MILLING WHEAT, not malting barley, is the spring crop choice for at least two West Lothian growers this spring.
Disappointed with low malting premiums, and the struggle to grow spring barley successfully on his heavy-clay soils, Mike Eagers, farm manager on the Sentry Farms contract-farmed Hopetoun Estate near Edinburgh is making the switch to spring wheat for the first time this season.
“Premiums have been disappointingly low for spring barley,” he says.
And the situation isn’t likely to change this season, he suspects, with many Scottish growers struggling to establish their full quota of winter crops. “We’ve only got 500 of the 700 acres of winter wheat in, while another 100 acres may need to be patched or ripped up where soil slumped after drilling and the seed has rotted.”
That could potentially double his intended area of spring cropping from the planned 170ha (420 acres). Only 50ha (120 acres) will be spring barley this year now, he says. “That’s only in because we’re locked into a three-year fixed price contract offered by McCreath, Simpson and Prentice.”
This year, the contract pays 90/t for 60% of his tonnage, after receiving 90/t for everything in 2004. “It was the only company to offer such a contract.”
Without the contract he is open to the market price for spring barley. “Some won’t even give you a price until after you’ve sold it.”
Further local price pressure is likely following the closing of maltsters at Leith and Carnoustie, adds his Agrovista agronomist Jonathan Cahalin. “That’s taken 92,000t out of the south-central Scottish market. It’s obvious what will happen to the price.”
The perceived shifting rejection criteria are another frustration for growers, he adds. “The cost implications of rejections, and the fact the goal posts seem to move leads to a certain amount of resentment.”
Deductions are a common concern for Mr Eagers’ spring barley. “It’s a marginal farm for growing spring barley.
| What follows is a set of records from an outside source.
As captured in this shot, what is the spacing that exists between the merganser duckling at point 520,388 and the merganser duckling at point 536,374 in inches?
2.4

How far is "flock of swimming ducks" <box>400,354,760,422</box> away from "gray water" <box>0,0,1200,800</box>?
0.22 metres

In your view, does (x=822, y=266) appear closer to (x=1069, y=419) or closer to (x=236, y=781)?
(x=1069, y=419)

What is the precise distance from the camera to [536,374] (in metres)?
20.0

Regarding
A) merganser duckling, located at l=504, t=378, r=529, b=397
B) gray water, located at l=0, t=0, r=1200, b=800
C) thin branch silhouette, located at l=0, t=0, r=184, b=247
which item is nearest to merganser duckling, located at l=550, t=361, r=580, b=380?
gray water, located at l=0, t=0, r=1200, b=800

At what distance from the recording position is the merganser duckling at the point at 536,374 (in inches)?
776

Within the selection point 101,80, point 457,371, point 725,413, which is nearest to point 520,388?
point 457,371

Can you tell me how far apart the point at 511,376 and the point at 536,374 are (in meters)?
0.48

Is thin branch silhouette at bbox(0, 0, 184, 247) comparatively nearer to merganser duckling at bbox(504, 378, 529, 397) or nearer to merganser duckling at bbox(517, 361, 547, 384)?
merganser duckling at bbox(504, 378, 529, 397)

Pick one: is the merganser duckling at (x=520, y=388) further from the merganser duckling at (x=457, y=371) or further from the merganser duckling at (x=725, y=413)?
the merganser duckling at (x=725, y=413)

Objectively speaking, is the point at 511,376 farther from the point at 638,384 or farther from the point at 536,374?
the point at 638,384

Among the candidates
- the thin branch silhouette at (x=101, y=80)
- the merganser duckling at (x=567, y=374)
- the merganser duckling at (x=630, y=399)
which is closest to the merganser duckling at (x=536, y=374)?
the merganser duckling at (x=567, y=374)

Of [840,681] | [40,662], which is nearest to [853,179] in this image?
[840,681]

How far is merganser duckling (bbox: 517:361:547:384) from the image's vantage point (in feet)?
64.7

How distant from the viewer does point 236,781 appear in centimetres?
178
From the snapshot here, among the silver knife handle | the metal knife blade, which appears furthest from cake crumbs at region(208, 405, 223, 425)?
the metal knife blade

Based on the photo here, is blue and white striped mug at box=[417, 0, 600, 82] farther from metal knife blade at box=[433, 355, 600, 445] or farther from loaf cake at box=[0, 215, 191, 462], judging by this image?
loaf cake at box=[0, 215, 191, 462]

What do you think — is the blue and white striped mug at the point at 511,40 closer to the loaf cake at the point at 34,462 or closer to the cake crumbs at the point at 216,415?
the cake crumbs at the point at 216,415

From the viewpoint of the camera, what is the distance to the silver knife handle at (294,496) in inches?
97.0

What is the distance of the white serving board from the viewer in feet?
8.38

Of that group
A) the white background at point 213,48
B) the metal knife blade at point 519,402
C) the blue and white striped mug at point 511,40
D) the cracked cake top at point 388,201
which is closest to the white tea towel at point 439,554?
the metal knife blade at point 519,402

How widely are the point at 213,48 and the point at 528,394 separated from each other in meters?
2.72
We’re more suited to wheat,” he says.
“Spring barley doesn’t like anything other than an ideal seed-bed, something that is not always possible on our heavy-clay soils.”
And unlike wheat, spring barley doesn’t compensate very well if it gets away to a poor start, adds Mr Cahalin.
Growing spring wheat should be less of a risk, says Mr Eagers. “Other growers in the area have achieved 3t/acre with varieties with a lot lower potential than the new Group 2 Tybalt. If we don’t make the milling grade we’ve still got 3t/acre of feed wheat, which will make us slightly more than malting quality barley.”
One of those local growers with a history of producing 3t/acre(7.5t/ha) is Bo”ness grower Robert Kirk. He turned to spring wheat around five years ago, particularly where following Brussels sprouts. Growing low nitrogen malting barley was a struggle where the sprouts had retained soil nitrogen, he says.
“If we don’t get the premium, malting barley doesn’t stack up. But we’ve always got to grow a spring crop after veg, and with milling wheat we’re looking for protein. The two go together.”
For the past two seasons Mr Kirk has been growing Shiraz for milling on contract with Allied Grain, says Mr Cahalin. “The local Chancelot Mill at Leith no longer requires Shiraz, and as a feed variety it doesn’t add up.”
Instead both growers will be planting the new group 2 variety Tybalt, which offers significantly higher yields than either Shiraz or fellow Group 1 variety Paragon. “Yields are 15% above Paragon on the HGCA Recommended lists.”
Contracts are available for Tybalt for a fixed price of 81/t, 5/t less than for Paragon, but growers are locked into delivering a certain tonnage at a specific quality. “If they can’t deliver that, they have to make good the difference,” says Mr Cahalin.
But those prices should be available to growers entering into marketing agreements, he suggests.
Spring barley isn’t the answer for everyone’s prayers as shown by a 3t/ha yield difference between light and medium to heavy soils in HGCA trials. “Both growers are on medium to heavier soils. That’s a key for spring wheat,” he says.
Spring wheat is relatively easy to grow, he notes. “Nitrogen timing is a bit different. You need 40% in the seed-bed, 30% at T1 and the remaining 30% at flag leaf. Pulling that last nitrogen back a bit later helps with the grain protein.”
Neither take-all nor eyespot should be of much concern despite the crop being a second cereal in some cases. “It’s achieved 3t/acre without any issues following wheat,” Mr Cahalin concludes.